Reforms introduced on the back of the Social Work Task Force’s final report must not neglect the specific needs of practitioners in adults’ services and mental health, experts have warned.

Prof Jill Manthorpe, director of the social work research unit at King’s College London, warned that the taskforce report “has done little more than acknowledge” the uncertainties regarding the role of adult social workers.

The taskforce’s report and recommendations are targeted at social work in general rather than specific professional groups.

Longstanding concerns

Manthorpe’s comments reflect longstanding concerns about the changing role of adults’ social workers as councils roll out the personalisation agenda in England.

Earlier this year, British Association of Social Workers professional officer Ruth Cartwright raised concerns that councils were cutting social worker numbers because they were “too expensive” for the personalisation era.

Several authorities have split up the traditional care management role, passing some tasks to non-qualified practitioners and leaving social workers to manage complex and safeguarding cases.

Cartwright said this could lead to adults’ services being deskilled and that the taskforce could be the “last chance to save social work with adults”.

Four key roles

Manthorpe added: “It is vital that the process of [social work] reform addresses the many changes already happening in social work with adults.”

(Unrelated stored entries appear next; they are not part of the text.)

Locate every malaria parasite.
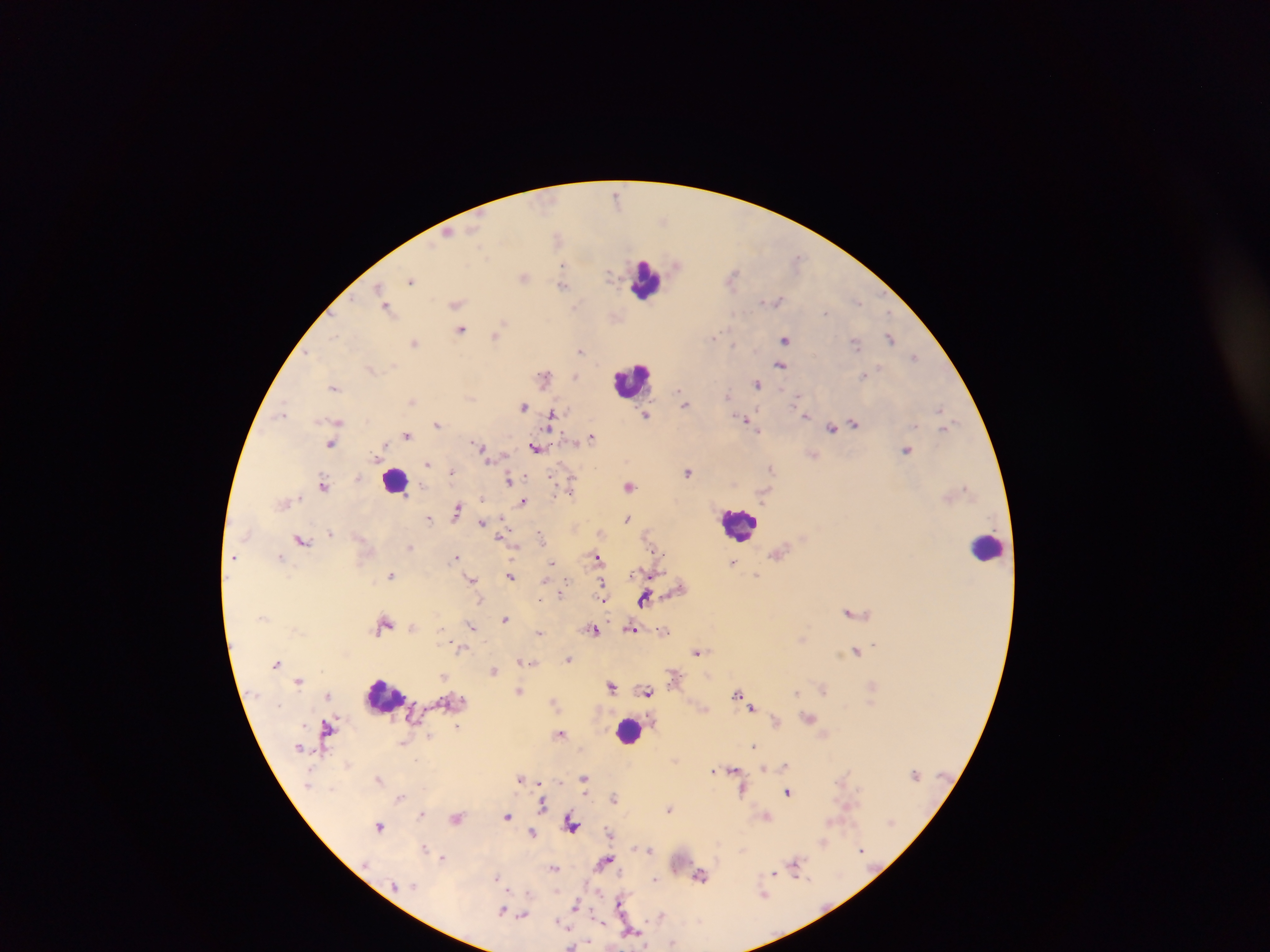
Approximate centers as [x, y] in pixels.
Malaria parasites: [618, 197], [557, 237], [677, 264], [563, 265], [610, 274], [732, 276], [524, 277], [412, 280], [563, 285], [378, 287], [383, 297], [777, 300], [858, 302], [456, 303], [576, 305], [386, 307], [826, 312], [503, 323], [461, 331], [334, 336], [495, 336], [714, 336], [785, 338], [890, 338], [414, 342], [855, 344], [580, 350], [309, 353], [914, 356], [780, 365], [864, 375], [574, 376], [544, 377], [757, 384], [334, 388], [680, 393], [729, 395], [683, 398], [796, 398], [411, 401], [685, 404], [522, 406], [939, 408], [802, 412], [283, 413], [646, 415], [805, 415], [552, 416], [746, 419], [339, 421], [437, 423], [854, 424], [946, 427], [756, 428], [832, 428], [407, 435], [592, 437], [331, 445], [482, 448], [536, 449], [906, 450], [814, 455], [429, 463], [771, 468], [451, 472], [688, 472], [509, 479], [324, 486], [571, 486], [629, 487], [523, 502], [457, 510], [429, 518], [627, 519], [482, 523], [330, 533], [539, 534], [301, 539], [410, 546], [597, 556], [234, 557], [280, 557], [456, 557], [553, 563], [732, 563], [390, 575], [757, 575], [510, 576], [473, 579], [601, 585], [644, 598], [850, 612], [505, 619], [385, 623], [472, 627], [632, 629], [594, 631], [664, 631], [539, 632], [460, 648], [855, 651], [697, 652], [568, 660], [276, 663], [493, 670], [444, 677], [299, 680], [612, 686], [824, 689], [520, 690], [648, 691], [796, 692], [738, 693], [327, 695], [554, 701], [752, 707], [809, 718], [776, 721], [458, 726], [326, 729], [560, 733], [753, 746], [415, 760], [785, 764], [763, 768], [733, 770], [713, 771], [520, 778], [584, 778], [379, 779], [540, 783], [742, 791], [788, 792], [614, 796], [400, 797], [542, 804], [670, 809], [422, 813], [507, 816], [766, 816], [457, 819], [571, 823], [379, 826], [609, 831], [533, 832], [823, 843], [425, 848], [650, 850], [862, 850], [442, 857], [605, 860], [795, 864], [554, 868], [774, 874], [700, 876], [497, 877], [655, 879], [764, 894], [620, 901], [576, 904], [503, 910], [661, 915], [523, 916], [560, 923], [632, 931], [673, 943], [571, 946].

capture = mobile-phone photograph through a microscope
field of view = single
image size = 1270×952 pixels
preparation = thick blood smear
leukocyte locations = approximate centers as [x, y] in pixels: [645, 281], [630, 380], [394, 480], [739, 524], [988, 547], [383, 696], [628, 730]
country = Ghana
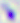
Toxoplasma gondii is seen. 400x magnification. Micrograph.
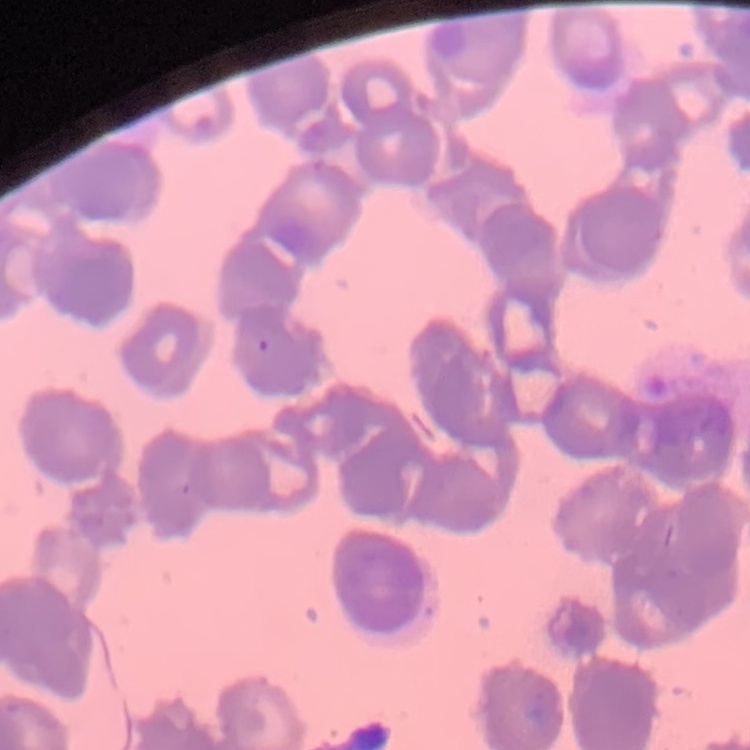
erythrocyte morphology = rouleaux formation
image type = one tile cut from a larger photomicrograph
preparation = thin blood film
stain = Field's or Giemsa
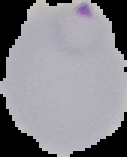
{
  "image_type": "segmented cell region with the area outside set to black",
  "image_size": "127×157 pixels",
  "preparation": "thin blood film",
  "malaria_status": "parasitized"
}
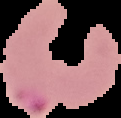

Summary:
  - Image type: segmented cell region with the area outside set to black
  - Image size: 121×118 pixels
  - Preparation: thin blood smear
  - Result: malaria parasites identified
Assess this cell for malaria.
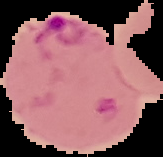

Parasitized.

From a thin blood film. Cell region segmented out of the field of view; the surrounding area is masked to black. Image is 163×157 pixels.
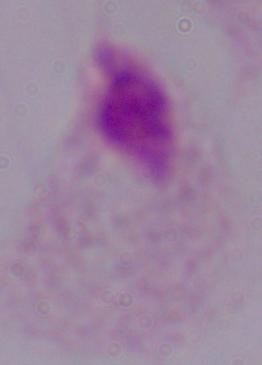

Photomicrograph. Captured at 1000x magnification. A trichomonad is seen.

As part of the taskforce’s work, Skills for Care and the Association of Directors of Adult Social Services issued a consultative statement on the roles and tasks of adults’ social workers.

This laid out four key roles for them: working with community groups to build social capital; supporting individuals to take control of their care and support; intensive case management for people with long-term needs; and safeguarding.

A final statement has yet to be published.

Mental health

Meanwhile, the Social Care Strategic Network for Mental Health, which promotes the role of social workers in integrated mental health settings, warned that the focus on child protection since the baby Peter Connelly case should not distract from the needs of mental health practitioners.

It pointed out that mental health social workers often worked in non-social work settings, notably the NHS, and were seeking “recognition and equitable opportunities within their profession and day-to-day work contexts”.

Network chair Hari Sewell said: “Mental health social workers risk burn-out while their needs are put on the back burner. Attention is needed now.”